My compadres and I spent fair amount of time at what we called “the town pond,” or the one sans chain-linked barrier. It was a favorite year-round destination.
In the winter, the fire department would sometimes flood it by pumping water out on the top for a refreeze and its smoothing effect to make a better skating surface. We played hockey for hours there, but later found larger and better options downstream near the bridge as you come into town.
I remember at least once, a group of high school kids dropping a small car, part of the way through the ice into the pond, while cutting doughnuts out there.
But the summer fun I recall quite fondly because of the “lively” aspect of our endeavors and the ‘nature’ of our experiments,
The ecosystem included, but was not limited to, frogs, ‘crawdads,’ snakes, salamanders, various sucker-fish, ‘mud dogs,’ carp, small trout, maybe blue gill?, or even Pike, and bugs galore. Perhaps even a small pet alligator or two, at least until the first hard freeze, may have found freedom there … I don’t know. It was a lively place.
I personally owned a seine, with a tightly meshed bow-crossed frame about three feet square, that you could drop in the shallow, crawling waters … wait a few minutes, and then pull to the surface with all manner of evil creatures on it. I remember pulling it up several times, only to drop it right back in hurry, because I was not sure what the wiggling mass discovered flopping in the netting was when I brought it to the surface.
Another favorite feature was a makeshift raft, (let’s just call it ‘The Calypso,’ Aye, I sing to your glory,) created by nailing two sheets of four’ by eight’ plywood on each side of several square wooden fence posts. You could pole it anywhere in the mucky mess of a pond and fit three or four of the delinquent, would-be life scientist passengers on at a time.
When archaeologist excavate the area 1,000 years now, imagine the significance they will ascribe to the thousands of unpaired canvas shoes they find in progressive layers of fossilized tar pits … slime, muck and goo, that would suck a Converse All Star Chuck Taylor Special, right off your feet and down deep into the mire, never to be seen again for thousands of years.

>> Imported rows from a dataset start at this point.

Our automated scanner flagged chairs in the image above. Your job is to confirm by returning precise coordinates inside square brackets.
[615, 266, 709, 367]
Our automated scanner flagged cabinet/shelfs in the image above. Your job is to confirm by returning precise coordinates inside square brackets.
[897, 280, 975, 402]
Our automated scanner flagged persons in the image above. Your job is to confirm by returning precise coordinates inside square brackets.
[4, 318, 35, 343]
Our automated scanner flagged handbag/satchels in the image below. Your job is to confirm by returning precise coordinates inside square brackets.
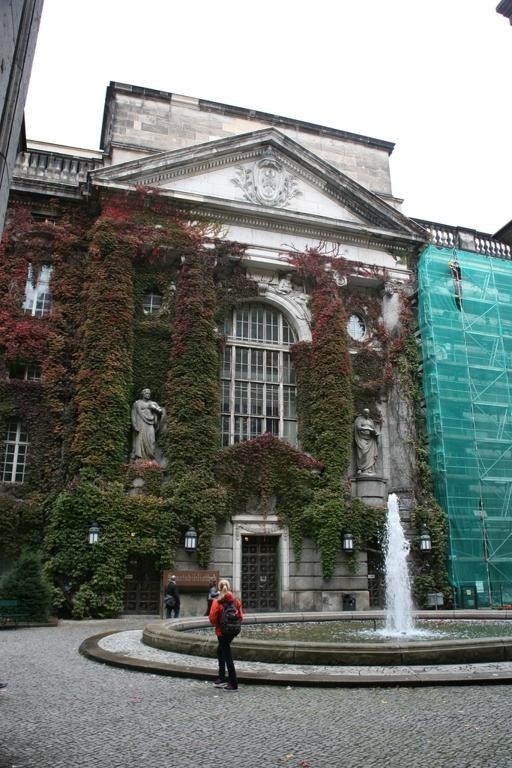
[164, 594, 176, 607]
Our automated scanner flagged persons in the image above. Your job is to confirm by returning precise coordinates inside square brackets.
[163, 576, 180, 620]
[130, 389, 162, 460]
[204, 577, 220, 616]
[209, 579, 244, 693]
[354, 408, 381, 475]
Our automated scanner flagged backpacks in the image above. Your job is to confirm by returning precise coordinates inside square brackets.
[220, 599, 241, 637]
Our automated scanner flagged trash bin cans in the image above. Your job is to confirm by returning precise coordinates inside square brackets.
[343, 594, 356, 611]
[461, 585, 478, 610]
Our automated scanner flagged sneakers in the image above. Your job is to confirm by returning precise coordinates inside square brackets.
[215, 678, 237, 691]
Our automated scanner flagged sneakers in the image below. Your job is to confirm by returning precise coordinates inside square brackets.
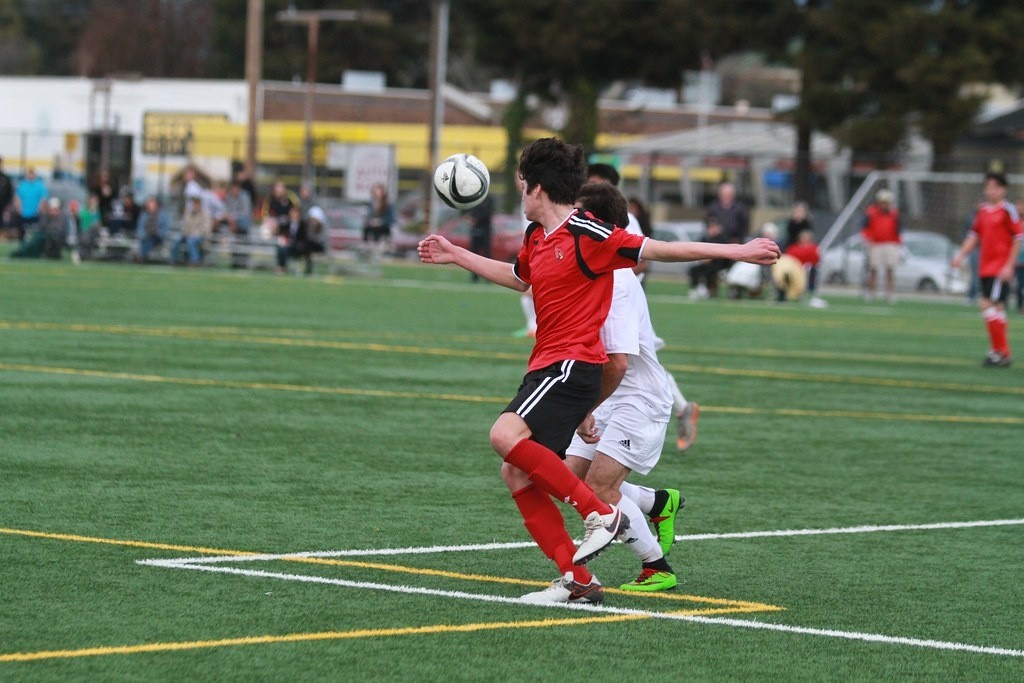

There must have been selenium, or other mutation-inducing glop filtering into the pond because, to this day, I have never seen freshwater crawdaddies, the length and girth of those Big Boys wrestled from that location.
Dam building was also a beloved activity, acquired skill, and required course of education, incumbent on students of pond-life. Small streams fed into the top end and often, an overflow ditch, cut in bank between the pond and the river, ran a healthy watercourse between the two connected bodies of water. But what flow could not stand a few modifications and improvements by a troop of adolescent human beavers?
Nearby, just downstream, on the river bank, were the Post Office is now, was a huge willow thicket with bent over clumps that made excellent lodges for the beaver army that tunneled through, and wove together, and dug under room-like caverns, hallways, and hidey holes. And then, down from there, the Big Rock with a diving hole right off the point, and long dark suckers swimming in the backwater behind.
You learned to respect the river, and love it. You cared about the pond. You lived and played in the willows. The crawdads, frogs, snakes, and mud dogs were just some of your friends. No matter how much you dammed it, altered it, slopped in it, swam through it, rafted on it, trapped creatures from it – in essence, it flowed through you. But, I guess, I am not real sure of the details.